■ Required work: Copy out exactly the lines from the one containing "Film Green Book [IMDB]" to the last line of the records below, both included, and leave out any pictures.

■ Input for this task:

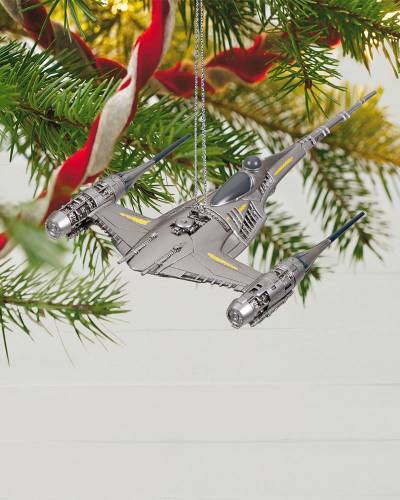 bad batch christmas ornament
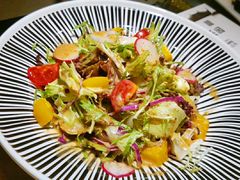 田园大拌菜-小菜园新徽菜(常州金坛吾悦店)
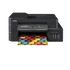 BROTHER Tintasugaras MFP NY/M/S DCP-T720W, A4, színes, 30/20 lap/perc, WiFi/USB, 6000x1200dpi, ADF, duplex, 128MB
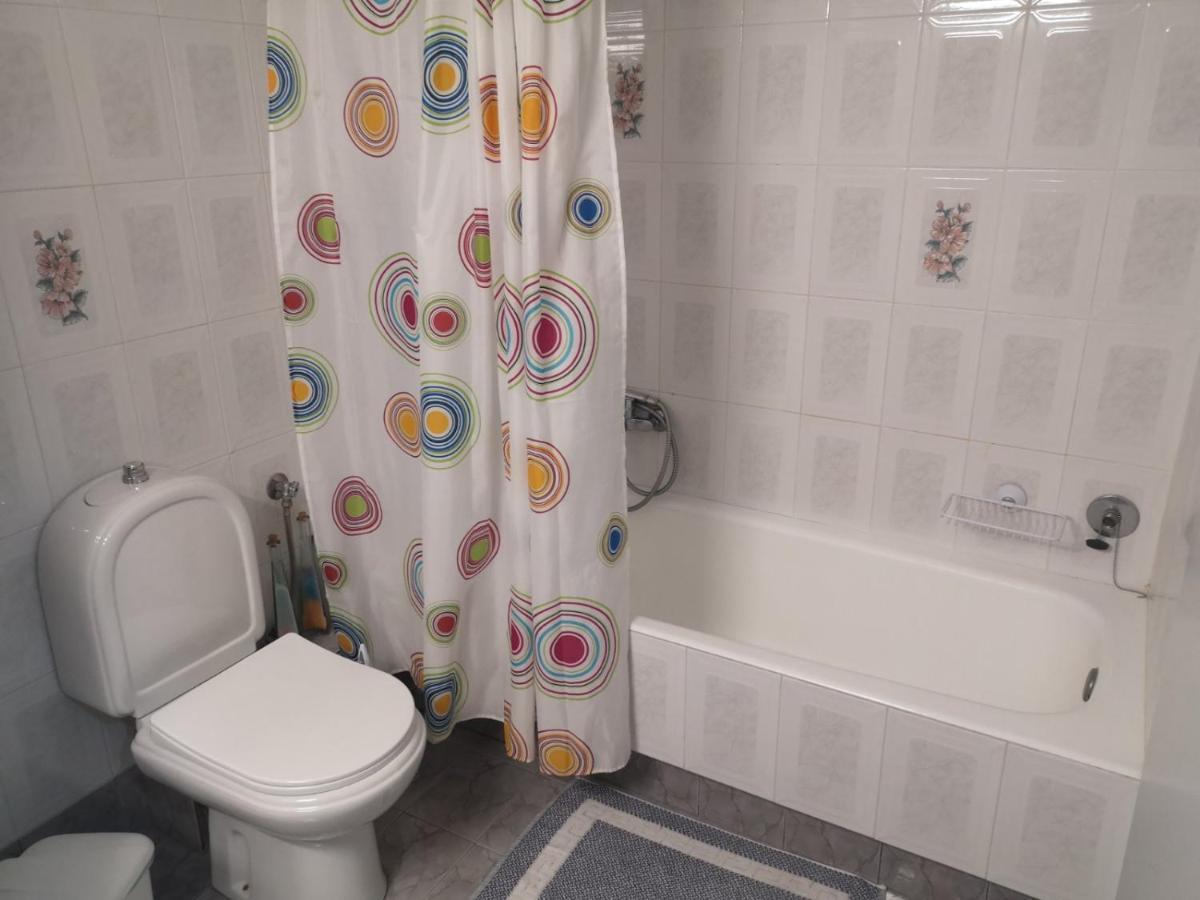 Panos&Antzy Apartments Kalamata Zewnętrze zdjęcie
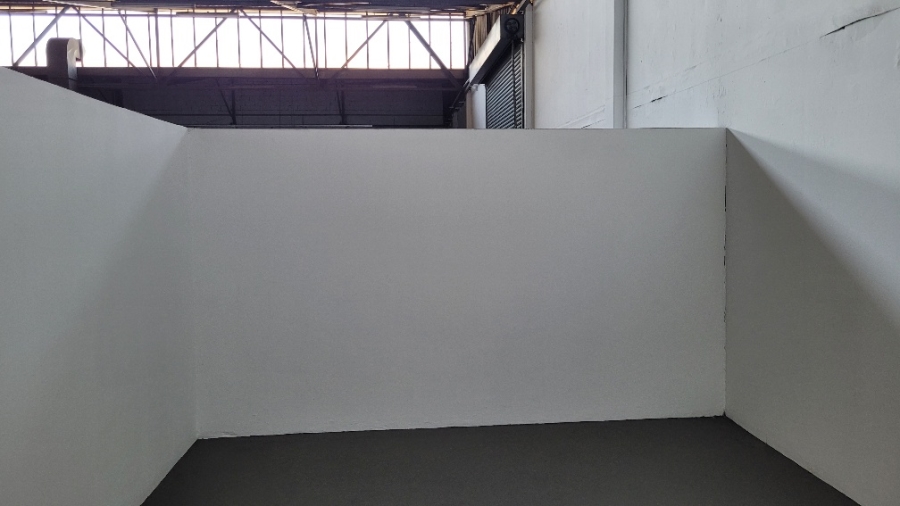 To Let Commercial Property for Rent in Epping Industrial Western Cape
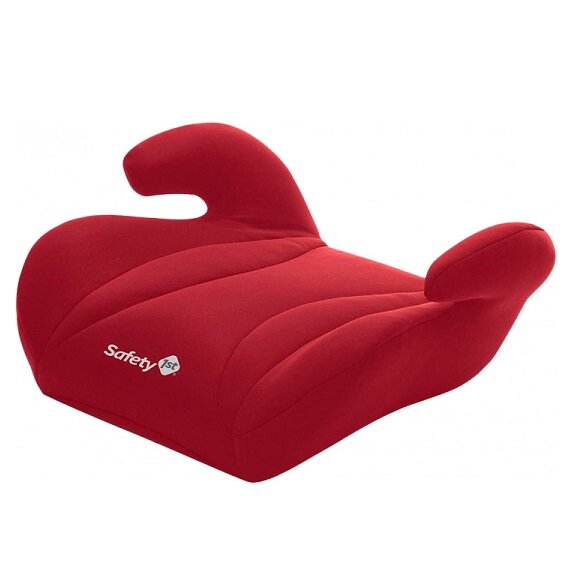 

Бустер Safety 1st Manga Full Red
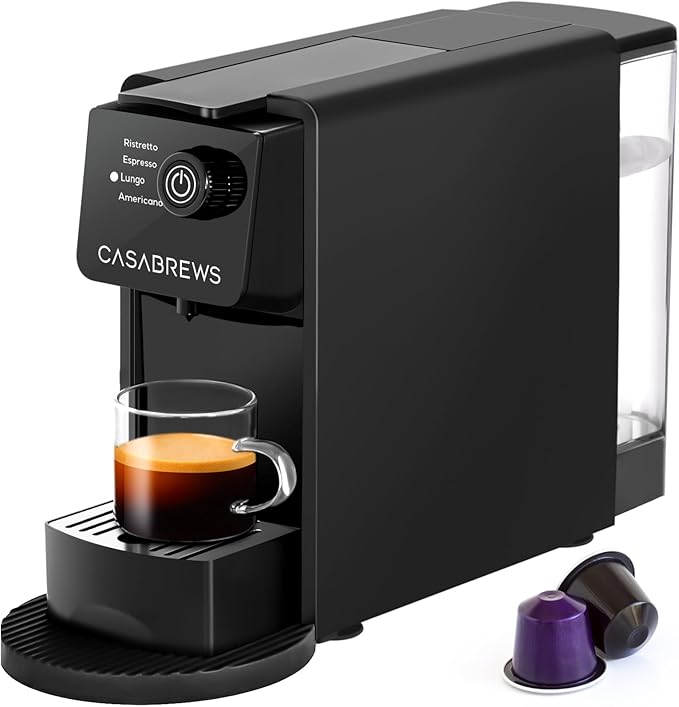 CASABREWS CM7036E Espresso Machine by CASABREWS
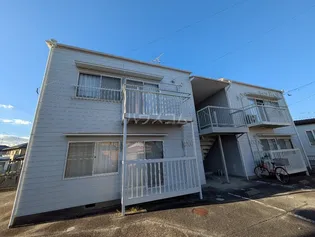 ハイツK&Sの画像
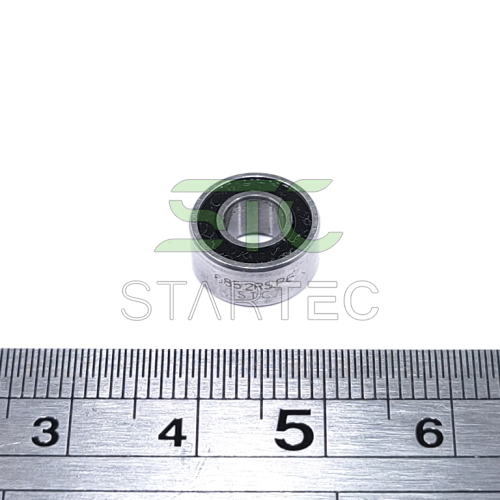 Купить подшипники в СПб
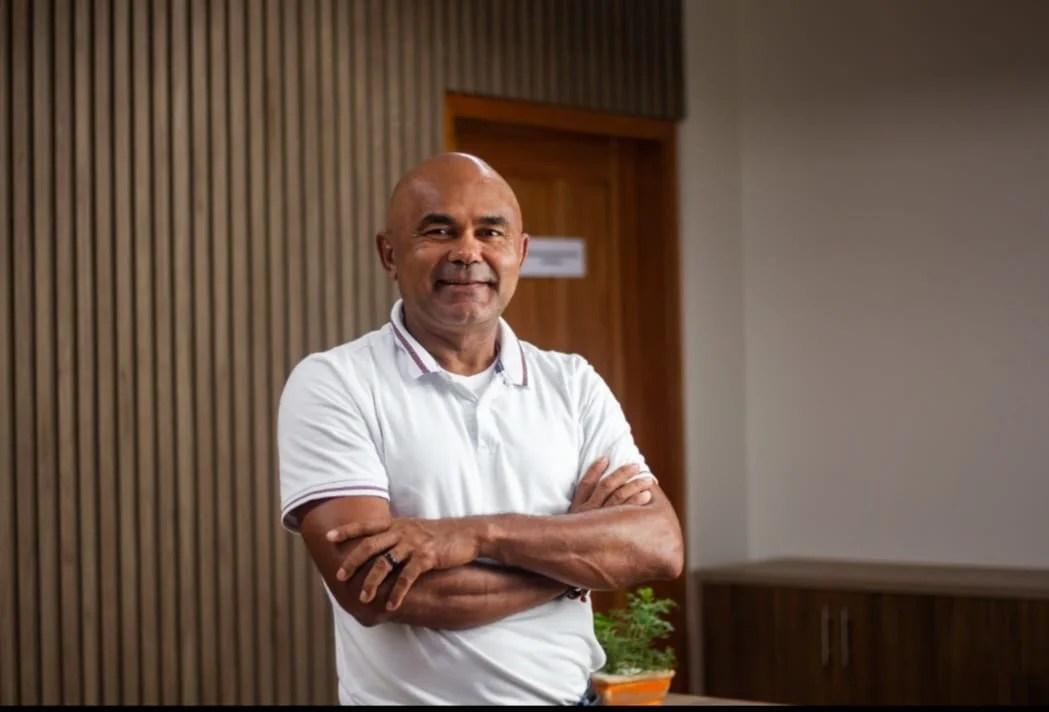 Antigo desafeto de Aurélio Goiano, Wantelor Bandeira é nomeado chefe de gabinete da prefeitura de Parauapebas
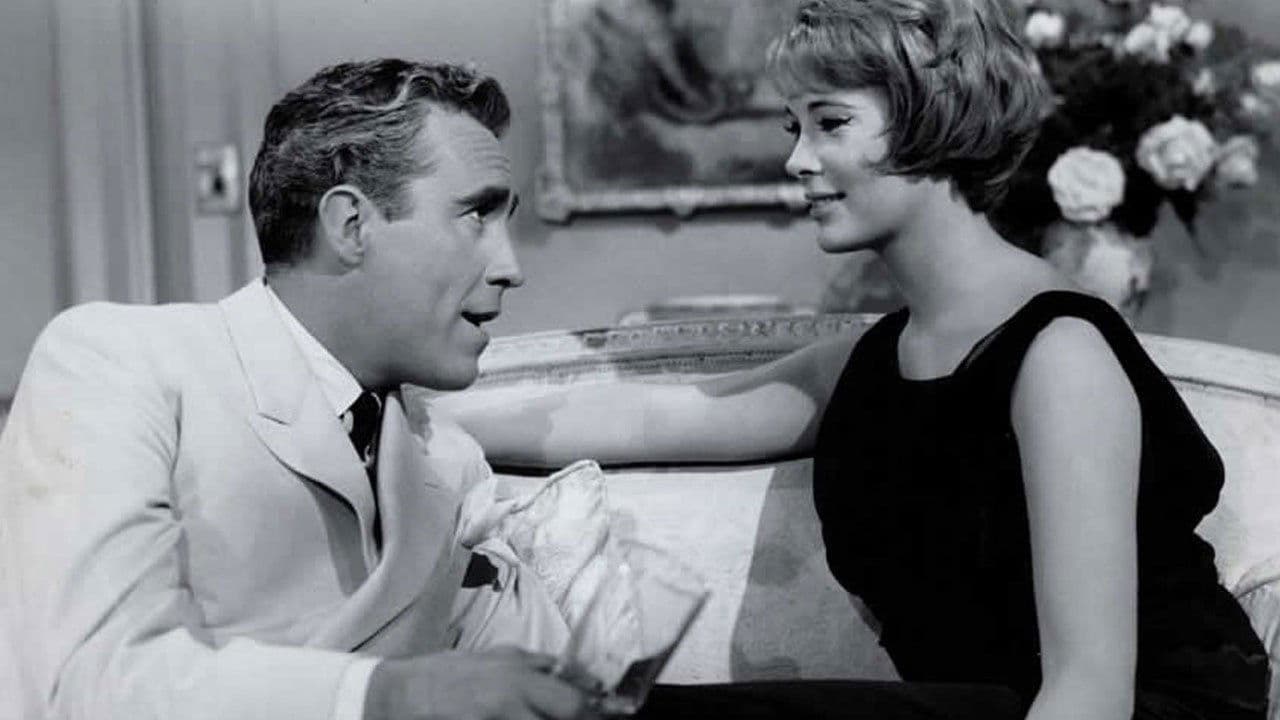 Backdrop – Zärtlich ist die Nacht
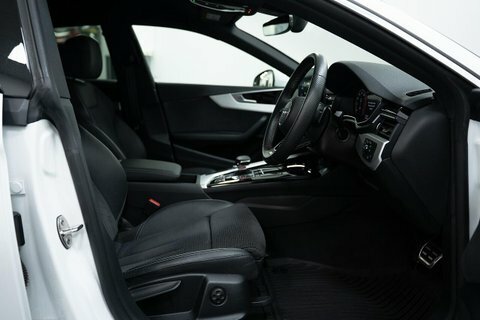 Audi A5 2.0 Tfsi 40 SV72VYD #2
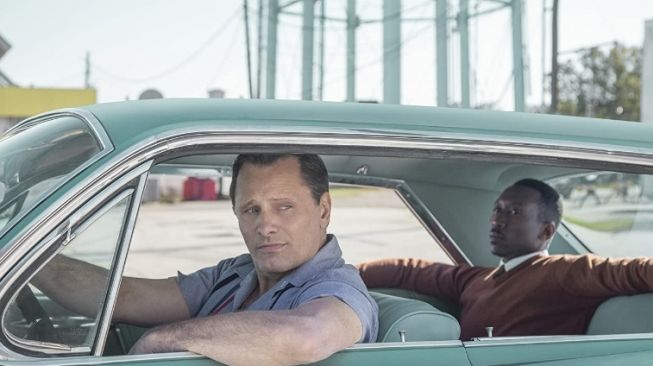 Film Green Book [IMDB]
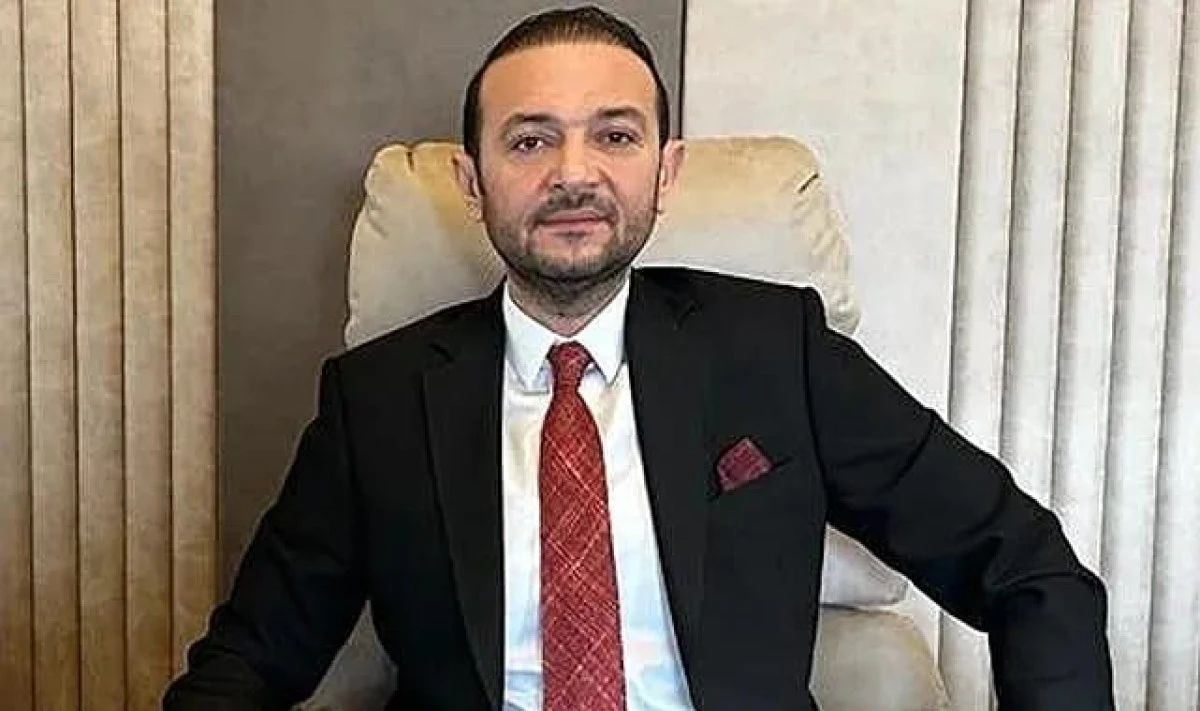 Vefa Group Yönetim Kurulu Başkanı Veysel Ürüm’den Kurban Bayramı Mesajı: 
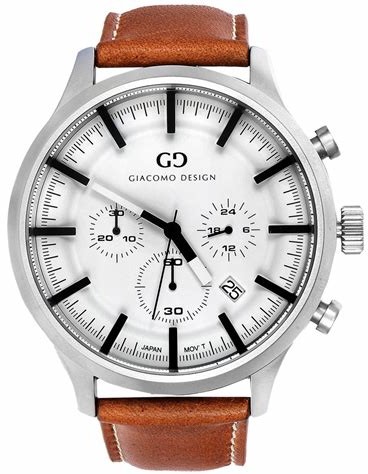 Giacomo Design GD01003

■ Output of the task:
 Film Green Book [IMDB]
 Vefa Group Yönetim Kurulu Başkanı Veysel Ürüm’den Kurban Bayramı Mesajı: 
 Giacomo Design GD01003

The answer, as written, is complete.